Affiliations and award nominations

Wood was an active member and president of the Horror Writers Association (HWA), serving a two-year term from 1 November 2010 (having previously served a term from 2008–10 as a Trustee). He was re-elected to a further two-year term in 2012. He was also an active member of International Thriller Writers (ITW). Wood was president of the Australian American Association (Victoria) in Australia from 2008–2010 and was elected a Life Member in September 2010; and was a member of the Australian Logistics Council from 2008 to 2012.

He was nominated for the HWA's Bram Stoker Award for Superior Achievement in Non-Fiction for Stephen King: Uncollected, Unpublished (2006) and Stephen King: The Non-Fiction (2009). He won the Bram Stoker Award for Superior Achievement in Non-Fiction for Stephen King: A Literary Companion (2011). He was a member of the Australian Horror Writers Association. He served as Guest Judge (Edited Publications) for the Australian Shadows Award, 2010.

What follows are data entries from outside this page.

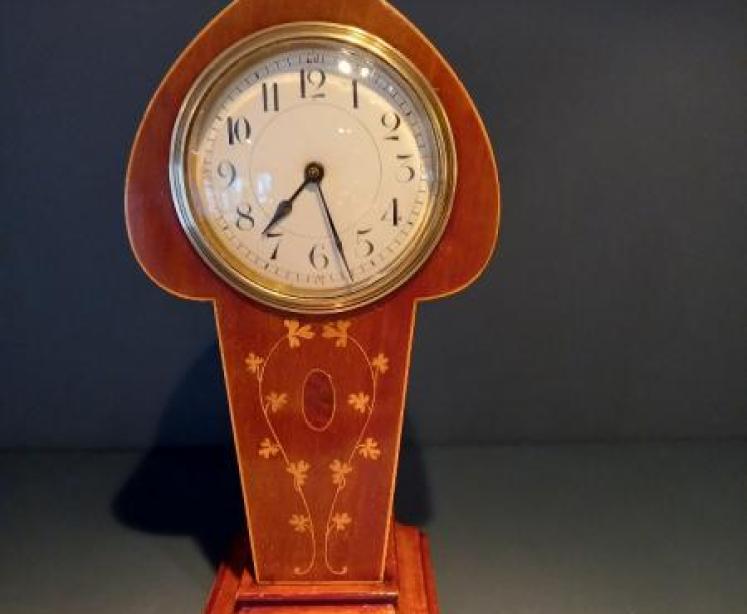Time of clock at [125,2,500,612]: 7:27
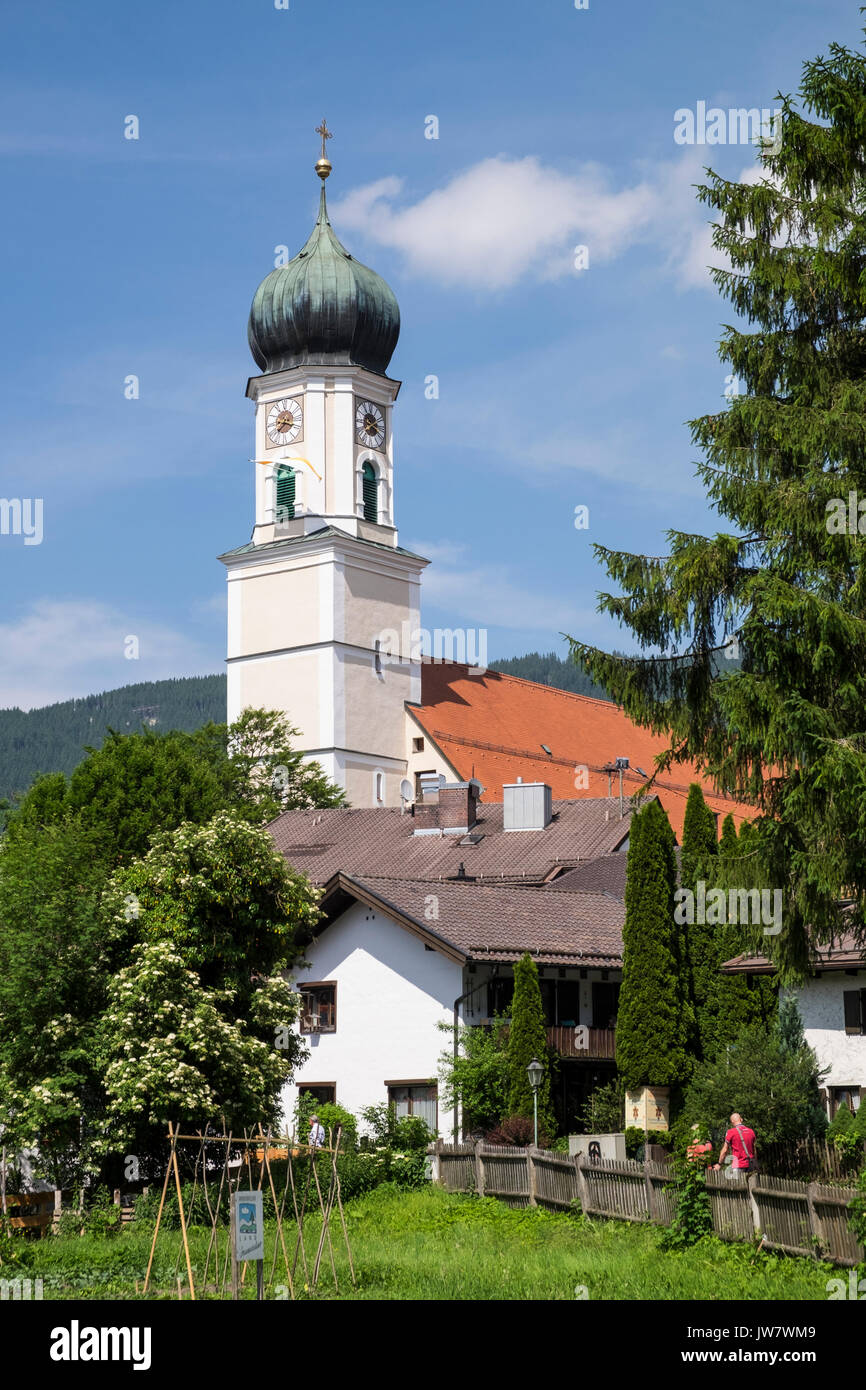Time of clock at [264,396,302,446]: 7:18
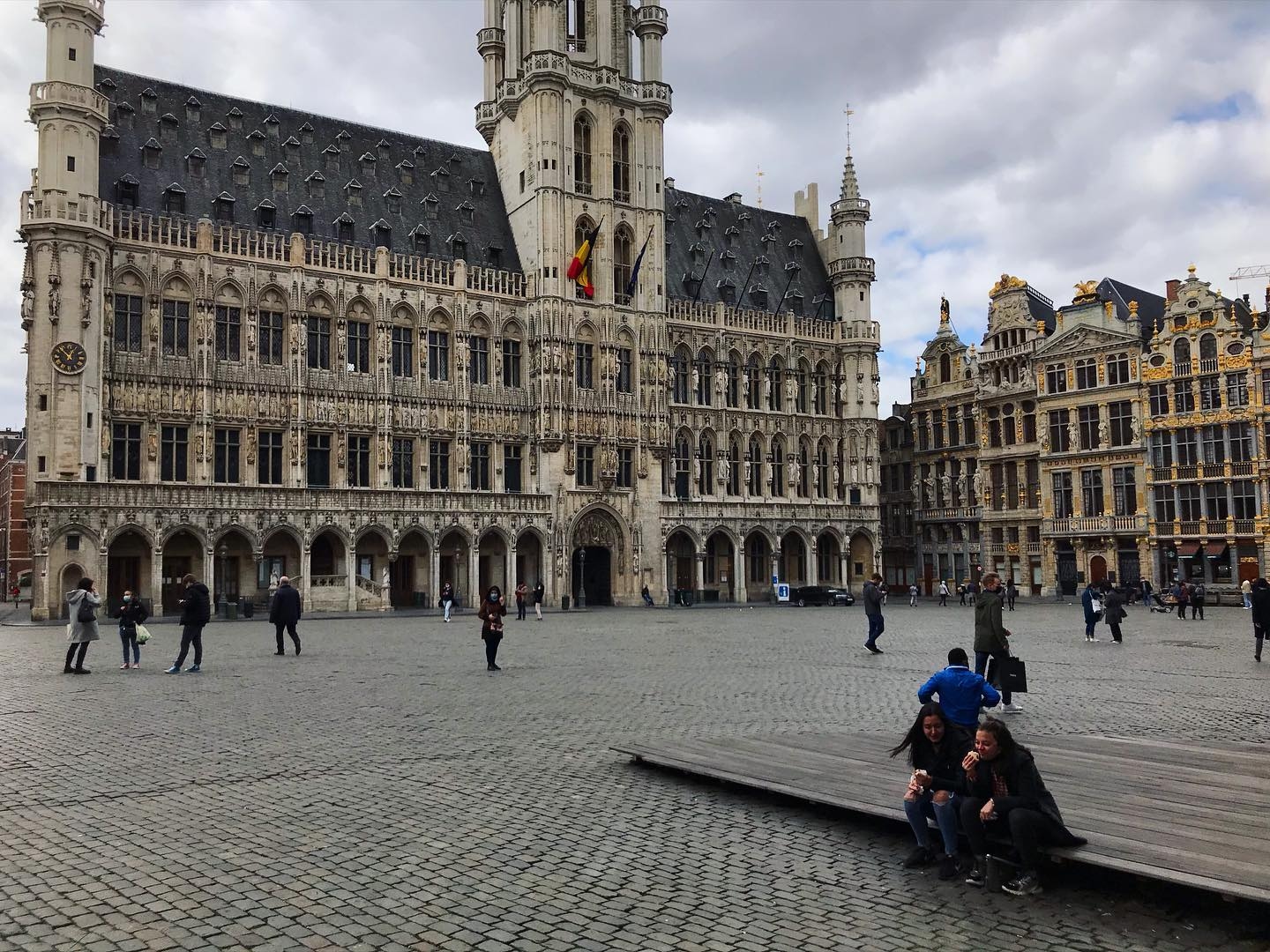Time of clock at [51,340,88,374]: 12:52
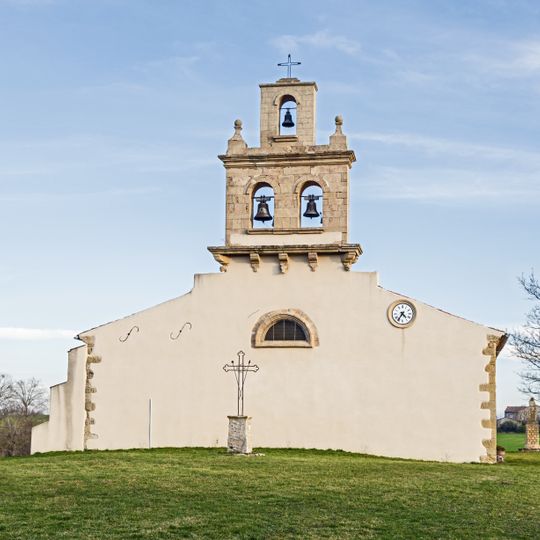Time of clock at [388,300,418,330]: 4:35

Wood's first mainstream fiction was the graphic novel, Horrors! Great Tales of Fear and Their Creators (McFarland, 2010), a re-imagining of events in 19th century horror, illustrated by Glenn Chadbourne. Horrors! was nominated both for a Black Quill Non-Fiction Award and a for Best Illustrated Book or Graphic Novel in the 2010 Aurealis Awards. His second graphic novel was Witch Hunts: A Graphic History of the Burning Times (McFarland, 2012), examining the witch hunting phenomenon that plagued Europe and New England. It is co-written by Lisa Morton and illustrated by Greg Chapman and won the Bram Stoker Award for Superior Achievement on a Graphic Novel in 2012.

Media appearances and conferences

Wood made many media appearances on TV, radio, and in the press, and has spoken at conferences in the US, Canada, UK, Switzerland, Yugoslavia, Australia, and New Zealand.

Wood was keynote speaker at the 2003 Stephen King (SKEMER) Conference held in Estes Park, Colorado at the site of the hotel that featured in The Shining (2003). He spoke at Continuum 3 (2005), Continuum 4 (2006) and Continuum 5 (2009) in Melbourne, Australia; Conflux in Canberra, Australia (2006); at the Stephen King film festival (Dollar Baby Film Festival) held in King's hometown of Bangor, Maine in October 2005; at the World Horror Convention in Salt Lake City (2008); at the 68th World Science Fiction Convention in Melbourne (2010); at the World Horror Convention in Austin, Texas (2011) and the Horror Writers Association's Bram Stoker Weekends in Burbank (2009), on Long Island, New York (2011) and in New Orleans, Louisiana (2013). He was a Special Guest at the World Horror Convention in Salt Lake City in March 2012. He also addressed the Lisbon Historical Society in Lisbon Falls, Maine twice in July 2009 about inspirations from Stephen King's later childhood and teenage years in Durham, Maine and attending Lisbon High School.